Passage:
--- Begin ---

FIG. 5 illustrates an example of partitioning a current block into arbitrary shapes. The current block can be partitioned into arbitrary shapes according to a selected criterion. For example, the current block (510) can be partitioned along the object boundaries into two parts (512 and 514) according to the edges in the depth map as shown in FIG. 5. Again, there are various ways to determine the disparity vectors associated with the arbitrary shaped sub-blocks. For example, the two corresponding sub-blocks (522 and 524) can be derived based on collocated block 520 in T0 and collocated depth block 530 in D1. The disparity vectors for the two sub-blocks are indicated by the thick arrow lines. As mentioned before, when the current block in the texture frame T1 is encoded or decoded, it is assumed that the collocated depth block in the depth map D1 has been coded or decoded, or can be estimated by a known method.

The above examples of sub-block inter-view mode can also be applied to depth map coding. In an embodiment, a current depth block in a depth frame of a current view (i.e., T1) is partitioned into sub-blocks and the sub-blocks find their corresponding sub-blocks in a reference depth frame corresponding to another view (i.e., T0). The corresponding sub-blocks in the reference depth frame are used as inter-view reference data to encode or decode the current depth block.

After the current block is partitioned into multiple sub-blocks, the correspondences of the sub-blocks can be obtained from the depth map or the disparity values of the coded/decoded neighboring blocks according to another embodiment of the present invention. In 3D video coding, the depth map for a current block always exists, and the depth map is already coded/decoded or can be estimated. When the correspondences of the sub-blocks are obtained from the depth map, the disparity value of the sub-block can be derived from the maximum, minimum, median, or average of all depth samples or partial depth samples within the collocated sub-block in the depth map. When the correspondences of the sub-blocks are obtained from the disparity vectors of the coded or decoded neighboring blocks, the disparity vector of the sub-block can be inferred from the neighboring blocks that are coded or decoded in the inter-view mode.

--- End ---

Prompt 1: In the video coding passage, along what is the current block divided into two parts in FIG. 5?
Prompt 2: Resume the video coding passage, picking up after its final sentence.
Nothing in the listing is needed.

Given information:
--- Begin ---

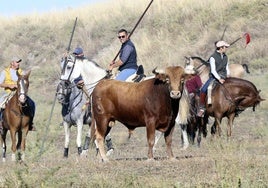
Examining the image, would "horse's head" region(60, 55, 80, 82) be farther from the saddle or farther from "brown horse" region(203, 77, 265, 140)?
"brown horse" region(203, 77, 265, 140)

--- End ---

Response 1: It is divided along the object boundaries, according to the edges in the depth map.

Response 2:
FIG. 6 illustrates an example of deriving the disparity vector for four square sub-blocks from the coded neighbors. The current block (610) is partitioned into four sub-blocks, i.e., S1, S2, S3, and S4. The neighboring blocks are divided into zones (i.e., Zone A-Zone E) according to their locations. For example, blocks A1, . . . , An belong to Zone A and blocks B1, . . . , Bn belong to Zone B, and so on. It is assumed that at least one block in each zone is coded in the inter-view mode. Therefore, sub-blocks S1, S2, and S3 are adjacent to the neighboring blocks, where at least one neighboring block is coded or decoded in the inter-view mode. For sub-block S1, the disparity vector can be derived from the blocks coded in the inter-view mode in Zones A, C, and E. Similarly, the disparity vectors for sub-blocks S2 and S3 can be derived from the neighboring blocks coded in the inter-view mode in Zone B and D respectively. When there are multiple candidates, the disparity vector derivation for the sub-block can be based on the maximum, minimum, average, or median of the disparity vectors of all or some neighboring blocks coded in the inter-view mode.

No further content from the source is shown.